## Begin

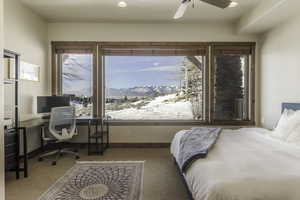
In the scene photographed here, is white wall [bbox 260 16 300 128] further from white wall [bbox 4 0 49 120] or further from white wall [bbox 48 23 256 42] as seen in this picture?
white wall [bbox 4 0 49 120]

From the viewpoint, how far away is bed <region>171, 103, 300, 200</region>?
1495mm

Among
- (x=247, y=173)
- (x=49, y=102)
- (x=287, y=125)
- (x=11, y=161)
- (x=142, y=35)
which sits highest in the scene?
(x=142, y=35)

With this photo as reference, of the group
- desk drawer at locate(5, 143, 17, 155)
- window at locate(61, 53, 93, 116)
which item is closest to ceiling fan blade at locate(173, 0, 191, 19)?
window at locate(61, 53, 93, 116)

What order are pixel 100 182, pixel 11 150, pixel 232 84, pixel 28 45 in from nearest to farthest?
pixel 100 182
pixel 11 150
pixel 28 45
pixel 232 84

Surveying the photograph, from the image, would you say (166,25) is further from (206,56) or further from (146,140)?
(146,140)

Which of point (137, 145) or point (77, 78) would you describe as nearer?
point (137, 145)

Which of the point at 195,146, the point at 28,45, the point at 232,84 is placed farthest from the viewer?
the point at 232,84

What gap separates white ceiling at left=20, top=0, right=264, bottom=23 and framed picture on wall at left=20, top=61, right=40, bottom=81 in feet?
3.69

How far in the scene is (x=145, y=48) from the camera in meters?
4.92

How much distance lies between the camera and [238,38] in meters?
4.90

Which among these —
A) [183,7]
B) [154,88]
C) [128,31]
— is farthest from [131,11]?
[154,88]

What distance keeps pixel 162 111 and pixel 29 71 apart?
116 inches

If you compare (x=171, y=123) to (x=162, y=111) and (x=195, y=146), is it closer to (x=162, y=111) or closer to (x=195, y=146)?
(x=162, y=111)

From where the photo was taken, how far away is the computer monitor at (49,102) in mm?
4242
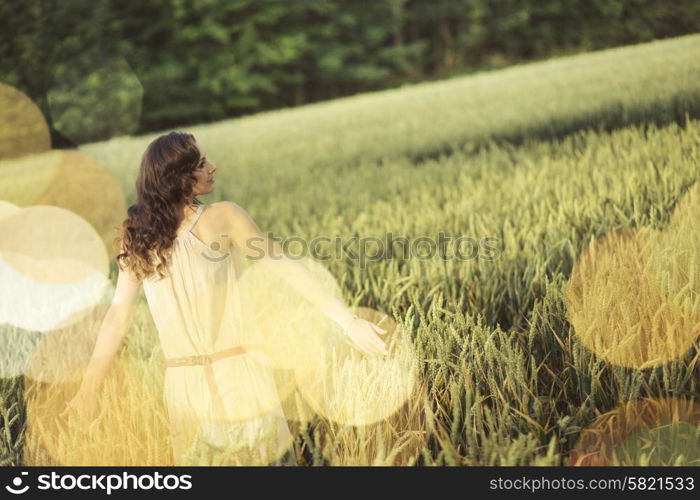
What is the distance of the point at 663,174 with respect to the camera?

## End

Return every line of the records above word for word, leaving out the pictures.

RESULT OF THIS EXERCISE>
In the scene photographed here, is white wall [bbox 260 16 300 128] further from white wall [bbox 4 0 49 120] or further from white wall [bbox 48 23 256 42] as seen in this picture?
white wall [bbox 4 0 49 120]

From the viewpoint, how far away is bed <region>171, 103, 300, 200</region>?
1495mm

Among
- (x=247, y=173)
- (x=49, y=102)
- (x=287, y=125)
- (x=11, y=161)
- (x=142, y=35)
which sits highest in the scene?
(x=142, y=35)

With this photo as reference, of the group
- desk drawer at locate(5, 143, 17, 155)
- window at locate(61, 53, 93, 116)
which item is closest to ceiling fan blade at locate(173, 0, 191, 19)?
window at locate(61, 53, 93, 116)

What order are pixel 100 182, pixel 11 150, pixel 232 84, pixel 28 45 in from nearest to farthest?
pixel 100 182
pixel 11 150
pixel 28 45
pixel 232 84

Surveying the photograph, from the image, would you say (166,25) is further from (206,56) or further from (146,140)?
(146,140)

Which of point (137, 145) or point (77, 78) would you describe as nearer?
point (137, 145)

Which of the point at 195,146, the point at 28,45, the point at 232,84 is placed farthest from the viewer?
the point at 232,84

What gap separates white ceiling at left=20, top=0, right=264, bottom=23 and framed picture on wall at left=20, top=61, right=40, bottom=81 in feet?
3.69

How far in the scene is (x=145, y=48) from the camera in meters?
4.92

How much distance lies between the camera and [238,38] in meters?
4.90

Which among these —
A) [183,7]
B) [154,88]
C) [128,31]
— is farthest from [131,11]?
[154,88]

What distance keeps pixel 162 111 and pixel 29 71 apart?
116 inches

If you compare (x=171, y=123) to (x=162, y=111) and (x=195, y=146), is it closer to (x=162, y=111) or closer to (x=195, y=146)?
(x=162, y=111)

From where the photo was taken, how far away is the computer monitor at (49,102) in mm?
4242
What is the distance of the point at 663,174 with respect to the camera?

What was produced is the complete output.